Mouse Myosinviia is a Monomeric, “slow” Motor with an Intermediate Duty Ratio

Abstract

Myosin VIIa is an unconventional myosin which is important in visual and hearing processes. We examined the kinetic and association properties of the baculovirus expressed, truncated mouse myosin VIIa construct containing all 5IQ motifs and the SAH domain (myosinVIIa-S1-SAH). The construct is single-headed with a molecular weight of ∼ 130 kDA determined by analytical ultracentrifugation experiments, and only single headed molecules were detected by atomic force microscopy. The relatively high basal steady-state rate of 0.18±0.05 s−1 is 3-fold activated by actin with a Vmax of 0.6± 0.02 s−1 and a KATPase of 11.5± 2.9 μM. The maximal rate of phosphate dissociation from actomyosinVIIA-ADP-Pi complex measured by the fluorescently labeled phosphate-binding protein could not be obtained because of the weak binding of the myosinVIIA-ADP-Pi complex to actin. A rate of 2.6s−1 was measured in the presence of 45uM actin. Double mixing stopped-flow experiments measure two rates 4.0 s−1 and 0.9 s−1 of ADP dissociation from the actomyosin-ADP complex and a rate of 2.0 s−1 from myosin-ADP. ATP binds to myosinVIIa with a rate constant of 3.2 uM−1s−1. ATP hydrolysis measured by quenched flow gave a rate of 10 s−1, which correlated well with the maximal rate of 13 s−1 measured by tryptophan fluorescence.
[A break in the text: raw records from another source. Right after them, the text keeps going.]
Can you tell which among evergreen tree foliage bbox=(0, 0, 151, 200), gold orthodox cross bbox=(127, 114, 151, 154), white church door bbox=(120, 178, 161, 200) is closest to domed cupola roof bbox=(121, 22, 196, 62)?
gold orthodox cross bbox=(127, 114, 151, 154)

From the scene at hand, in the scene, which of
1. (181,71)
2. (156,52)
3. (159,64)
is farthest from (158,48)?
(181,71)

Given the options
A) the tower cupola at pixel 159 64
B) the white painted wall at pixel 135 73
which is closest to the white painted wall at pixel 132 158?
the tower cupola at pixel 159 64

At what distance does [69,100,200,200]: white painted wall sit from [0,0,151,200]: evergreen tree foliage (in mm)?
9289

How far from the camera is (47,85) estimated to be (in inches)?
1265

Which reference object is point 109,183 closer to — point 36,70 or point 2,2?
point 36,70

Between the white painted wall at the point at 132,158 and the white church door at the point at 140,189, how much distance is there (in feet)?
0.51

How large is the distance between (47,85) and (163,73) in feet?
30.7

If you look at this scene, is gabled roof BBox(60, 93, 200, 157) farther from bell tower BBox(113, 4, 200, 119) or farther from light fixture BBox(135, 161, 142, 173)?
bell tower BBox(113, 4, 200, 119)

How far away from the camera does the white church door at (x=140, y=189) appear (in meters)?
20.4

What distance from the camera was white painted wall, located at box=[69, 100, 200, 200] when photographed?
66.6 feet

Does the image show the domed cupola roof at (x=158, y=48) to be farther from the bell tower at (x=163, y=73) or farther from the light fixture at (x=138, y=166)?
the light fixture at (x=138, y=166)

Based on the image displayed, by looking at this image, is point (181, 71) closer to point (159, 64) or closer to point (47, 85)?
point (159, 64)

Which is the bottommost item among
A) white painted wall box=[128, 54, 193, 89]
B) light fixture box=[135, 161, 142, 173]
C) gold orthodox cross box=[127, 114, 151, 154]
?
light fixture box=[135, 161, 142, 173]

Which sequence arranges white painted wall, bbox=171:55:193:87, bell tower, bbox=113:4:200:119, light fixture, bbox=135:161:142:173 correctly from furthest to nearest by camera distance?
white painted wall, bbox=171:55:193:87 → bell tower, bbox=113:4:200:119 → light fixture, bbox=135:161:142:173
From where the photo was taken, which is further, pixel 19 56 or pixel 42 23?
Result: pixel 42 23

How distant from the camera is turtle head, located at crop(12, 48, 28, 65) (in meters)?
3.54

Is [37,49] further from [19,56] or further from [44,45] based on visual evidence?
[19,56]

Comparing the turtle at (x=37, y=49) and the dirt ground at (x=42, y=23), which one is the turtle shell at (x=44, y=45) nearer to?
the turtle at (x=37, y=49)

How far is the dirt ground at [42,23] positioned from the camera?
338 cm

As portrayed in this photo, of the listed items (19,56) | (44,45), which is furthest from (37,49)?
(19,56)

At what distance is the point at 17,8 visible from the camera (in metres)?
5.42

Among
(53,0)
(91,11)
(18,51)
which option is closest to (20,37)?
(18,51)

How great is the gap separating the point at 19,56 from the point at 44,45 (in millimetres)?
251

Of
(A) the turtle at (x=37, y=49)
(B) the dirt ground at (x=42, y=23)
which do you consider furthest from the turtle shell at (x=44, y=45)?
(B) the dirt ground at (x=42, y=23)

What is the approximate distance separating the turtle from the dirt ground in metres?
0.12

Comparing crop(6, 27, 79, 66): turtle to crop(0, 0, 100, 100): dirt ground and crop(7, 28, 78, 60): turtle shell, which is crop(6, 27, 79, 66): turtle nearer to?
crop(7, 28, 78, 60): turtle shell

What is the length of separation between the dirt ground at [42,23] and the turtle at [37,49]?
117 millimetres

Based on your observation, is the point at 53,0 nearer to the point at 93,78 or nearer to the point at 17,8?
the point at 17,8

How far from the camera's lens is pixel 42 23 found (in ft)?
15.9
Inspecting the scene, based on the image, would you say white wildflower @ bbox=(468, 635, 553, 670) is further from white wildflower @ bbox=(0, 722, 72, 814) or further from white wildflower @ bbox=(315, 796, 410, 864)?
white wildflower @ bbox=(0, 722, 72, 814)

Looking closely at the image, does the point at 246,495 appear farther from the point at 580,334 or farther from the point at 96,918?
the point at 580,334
The equilibrium constant of the hydrolysis (KH) is ∼ 1. These data show that mouse myosin VIIa-S1-SAH is a “slow” monomeric, molecular motor with an intermediate duty ratio of >0.4. Therefore for myosin VIIa to reach a high effective duty ratio several myosin molecules are brought together and localized to the actin bundles in the stereocilia participating in the lateral connections along with the interacting proteins such as vezatin and cadherin.This work was supported by NIH/DC 009335 to EF and NIH/EB00209 to HDW.